__COMPLETE THE FOLLOWING__:
a) Repeat a portion of the Statistics Canada text word for word, starting at "Third—and here I'm" and ending at "overall computing environment.".
b) Do the following statements agree with the Statistics Canada text? Answer yes or no to each, and quote the words of the text that decide it.
(i) The speaker plans to talk mostly about the information technology framework.
(ii) Statistics Canada operates more than 400 surveys.
(iii) Most of Statistics Canada's programs are large.
c) Pick up the Statistics Canada text after its final sentence and keep writing it.

I identify three frameworks that, we feel, are needed to create the right environment within which projects can flourish. First, framework decides which projects get started and with what expectations. Choosing the right projects to start is clearly crucial. To be facetious, the easiest way to achieve 100 per cent success is not to start those projects that are going to fail. This is an important part of the process.

Second, when we have decided to start a project, the project management framework should then provide an environment that helps to ensure that things happen as planned.

Third—and here I'm focusing on the information technology dimension—an information technology framework defines the corporate strategies and the constraints on IT choices within projects, to ensure that the resulting systems fit efficiently within the corporation's overall computing environment.

I'm going to talk mostly about the first of these frameworks, a little about the second, and hardly at all about the third. This allocation of time reflects the degree of portability of our procedures to other institutions, the information technology framework being the most specific to Statistics Canada.

I think you need to know a few features or characteristics of Statistics Canada and its business to appreciate what I'm going to describe. Here are some features that may distinguish Statistics Canada's business from many other organizations'. First, we are in the information business. Our product is information, by which I mean both data and interpretation. These days, it seems to me, the word "information" has been commandeered by the computing world, as in the phrase "information technology", but with or without technology, Statistics Canada is in the information business. For us, data are an end and a product in themselves, not just something to be processed in support of other goals.

Our programs are characterized by their number and variety. While we have a few large ones— or at least large by our standards, such as the population Census—most are small. We operate more than 400 surveys of various sizes and frequencies, and as well as survey programs, we have analytic programs, dissemination and marketing programs, and the usual administrative programs, each with its own requirements. The point is that we are not running one monolithic program, and yet, coherence between the products and the outputs of these varied programs is an important concern.

__DATASET CONTENT__:
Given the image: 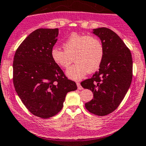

__TASK RESULTS__:
a)
Third—and here I'm focusing on the information technology dimension—an information technology framework defines the corporate strategies and the constraints on IT choices within projects, to ensure that the resulting systems fit efficiently within the corporation's overall computing environment.

b)
(i) No: "I'm going to talk mostly about the first of these frameworks, a little about the second, and hardly at all about the third."
(ii) Yes: "We operate more than 400 surveys of various sizes and frequencies"
(iii) No: "While we have a few large ones— or at least large by our standards, such as the population Census—most are small."

c)
Confidentiality is a particular concern for us because, on one hand, we absolutely have to safeguard and prevent unauthorized access to the confidential micro records, which underlie statistical aggregates. On the other hand, we want increasingly to offer our clients electronic access to the aggregated data that we publish. Reconciling these two requirements puts a significant constraint on our computing systems.

It goes without saying that Statistics Canada has to maintain a very strong client orientation, to remain relevant and to ensure that its prime users, particularly within the federal government, continue to support the Agency's activities and funding, and also so that we can maximize the revenues we obtain from the sale of our products and services.

Over the past decade, we have put in place a planning system that has served us well in selecting new initiatives to launch, in implementing efficiencies and in handling budget reductions. I'm not going to try to describe it in full detail, but only to extract some of the features that, I think, are pertinent to today's agenda. They reflect three particular elements of Statistics Canada's management approach.

Our planning system requires documented proposals and produces decision records that are available to everyone. The process is visible. All can see what is being proposed and what is being decided.

It also supports the notion that program managers should have the authority to decide what is best for their programs within general corporate frameworks and within budgetary constraints.

On budgets, it pursues the notion of full costing of all resources used so as to give program managers freedom to choose the combinations of resources that are best for their programs within their overall budget envelopes. We use the phrase "a dollar is a dollar" to describe this. It's really consistent with the notion of operating budgets, which has recently been introduced.

It's this last feature that is crucial in the context of computing resources because, to implement this feature in the case of computing, we have introduced and evolved an EDP information technology cost recovery scheme within the Agency. Those parts of our informatics organization that are responsible for providing computing services—our mainframe services, mid-range, micros, communications—are entirely revenue-dependent. Their former budgets are in the hands of users. The prices for their services are developed to reflect the real cost to the Agency for providing those services. All the operational costs, salary and non-salary, are recovered.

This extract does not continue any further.